Archive for the ‘Language’ Category

Idibon AI processes world-scale text data … on a single computer!

Friday, February 19th, 2016

Cross-post from: http://idibon.com/ai-for-world-scale-data-on-a-laptop/

Idibon is announcing the launch of a new Machine Learning library, IdiML, for ultra-low latency text analytics at scale.

Artificial Intelligence has become common in business, especially in big data processing. For most companies, it has simply been impossible to process the amount of data produced by large scale text processes like social media services, or to apply fast machine learning for real-time human interaction. We are aiming to solve this for everyone.

IdiML is so fast, you can process the entire Twitter Firehose in real-time on the CPU of a single laptop, still leaving half the CPU capacity free!

In fact, that’s exactly what we did for one benchmark: we ran volumes of real-time data equal to the firehoses of the major social media companies on a single laptop, extracting insights from every communication. Within Idibon, this has been the work of the ‘IdiML Team’, who have collectively been optimizing the entire machine learning pipeline within our Idibon Terminal product. Our cloud-based services are many times faster than a single laptop, but for simplicity we’ll just share the single-laptop benchmarks.

Members of the IdiML Team

Part of the IdiML Team: Haley Most, Gary King, Michelle Casbon and Nick Gaylord, with Idibon CEO Robert Munro, center, holding a laptop that can now easily process the largest text firehoses (not pictured but also vital to IdiML: Stefan Krawczyk and Paul Tepper)

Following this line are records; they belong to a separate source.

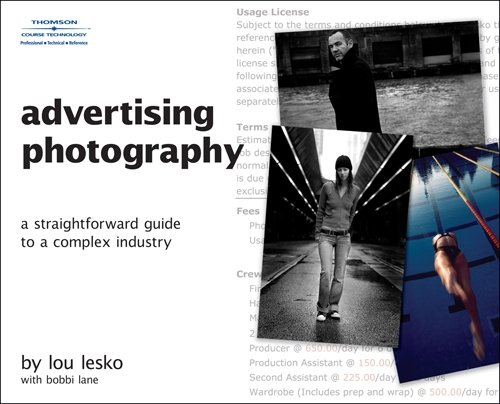 9781598634068: Advertising Photography: A Straightforward Guide to a Complex Industry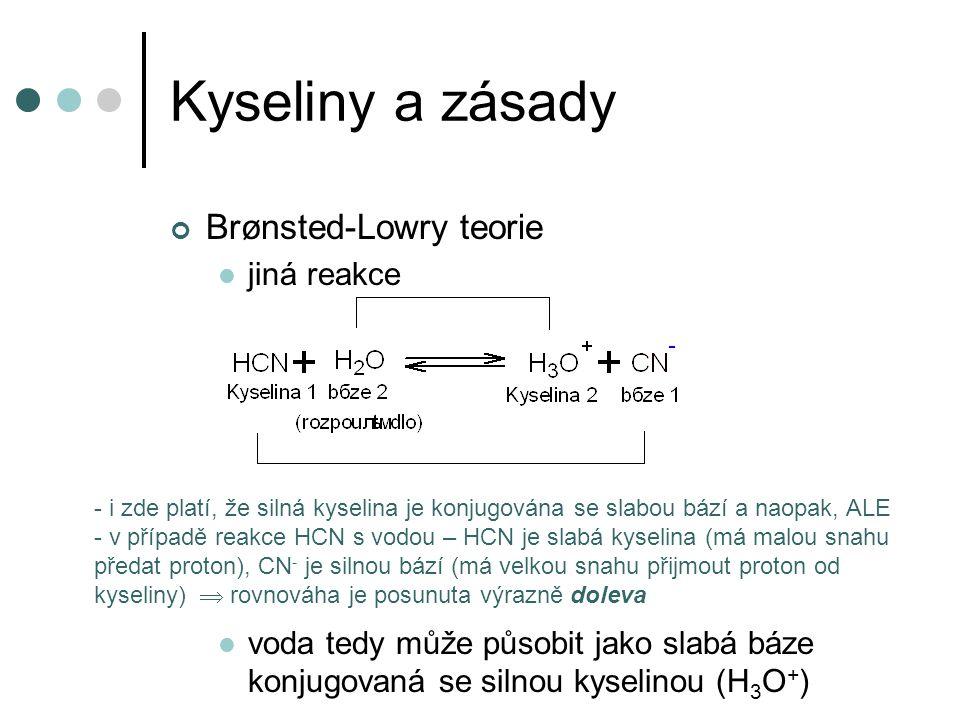 Kyseliny a zásady Brønsted-Lowry teorie jiná reakce voda tedy může působit jako slabá báze konjugovaná se silnou kyselinou (H 3 O + ) - i zde platí, že silná kyselina je konjugována se slabou bází a naopak, ALE - v případě reakce HCN s vodou – HCN je slabá kyselina (má malou snahu předat proton), CN - je silnou bází (má velkou snahu přijmout proton od kyseliny)  rovnováha je posunuta výrazně doleva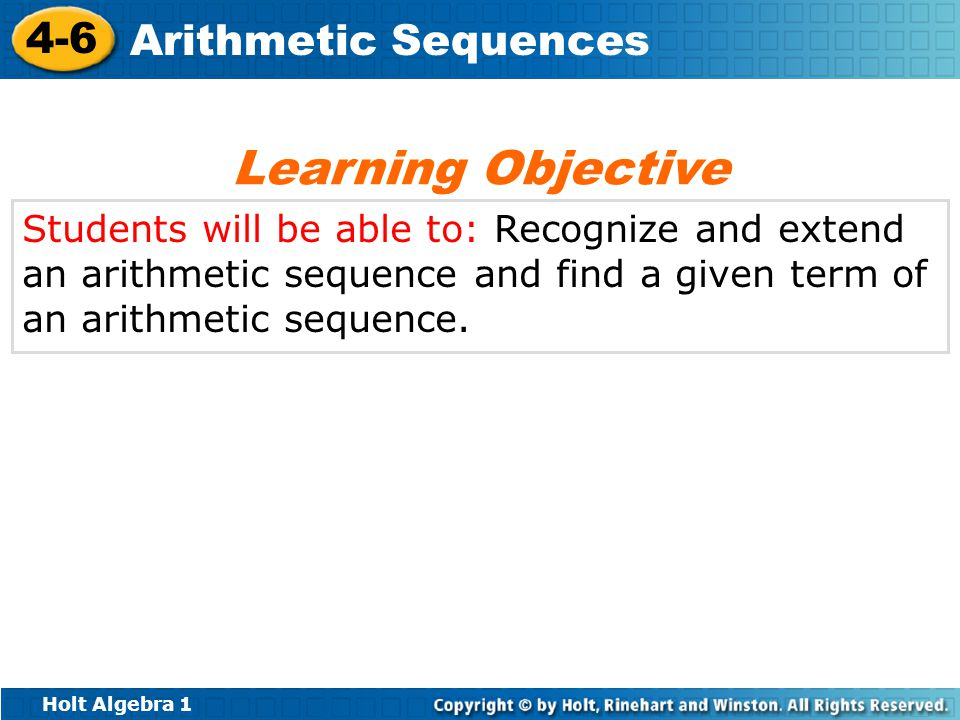 Learning Objective Students will be able to: Recognize and extend an arithmetic sequence and find a given term of an arithmetic sequence.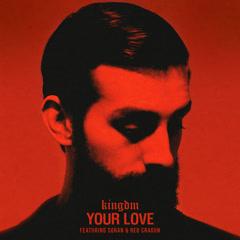 Your Love (Single) - KINGDM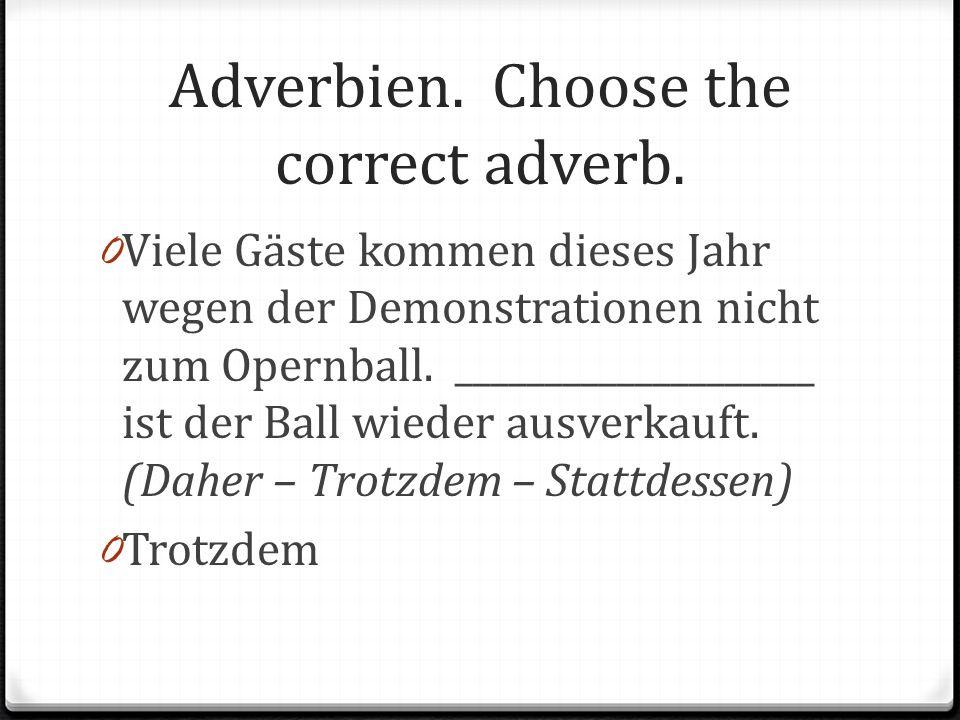 Adverbien. Choose the correct adverb. 0 Viele Gäste kommen dieses Jahr wegen der Demonstrationen nicht zum Opernball. ____________________ ist der Bal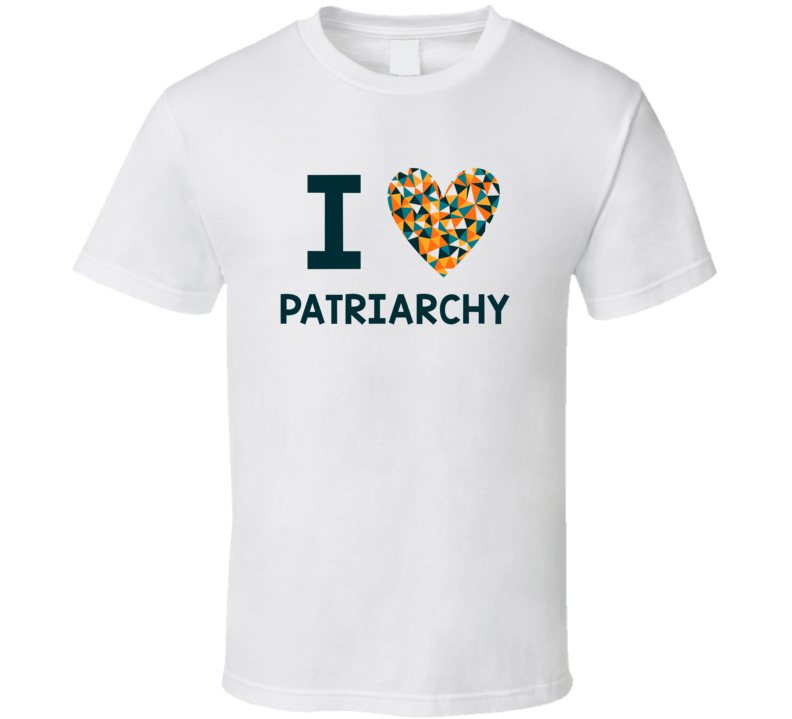 I Love Patriarchy Favorite TV Show T Shirt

On a single laptop, you could also process every Facebook status update, every transcribed word from YouTube videos, and every word on every single WordPress blog, extracting tailored categories of information about sentiment, topics or intents. (For the tech-minded, this benchmark was set on a standard 16gb MacBook Pro, over millions of tweets with duplicates and retweets removed, with less than 5% standard deviation across successive runs*).

IdiML on a laptop, compared to the biggest social media streams **

The breakthrough comes from intelligent in-memory processing that allows the information to be extracted without expensive database or file lookups. IdiML intelligently pre-compiles information from deep-learning, feature extraction, and client-defined semantic libraries, making the knowledge highly available through compression and in-memory data structures. At the point of processing, this allows a minimum number of passes to be made over the text, with our artificial intelligence extracting information continuously over the stream of data at breakneck speeds.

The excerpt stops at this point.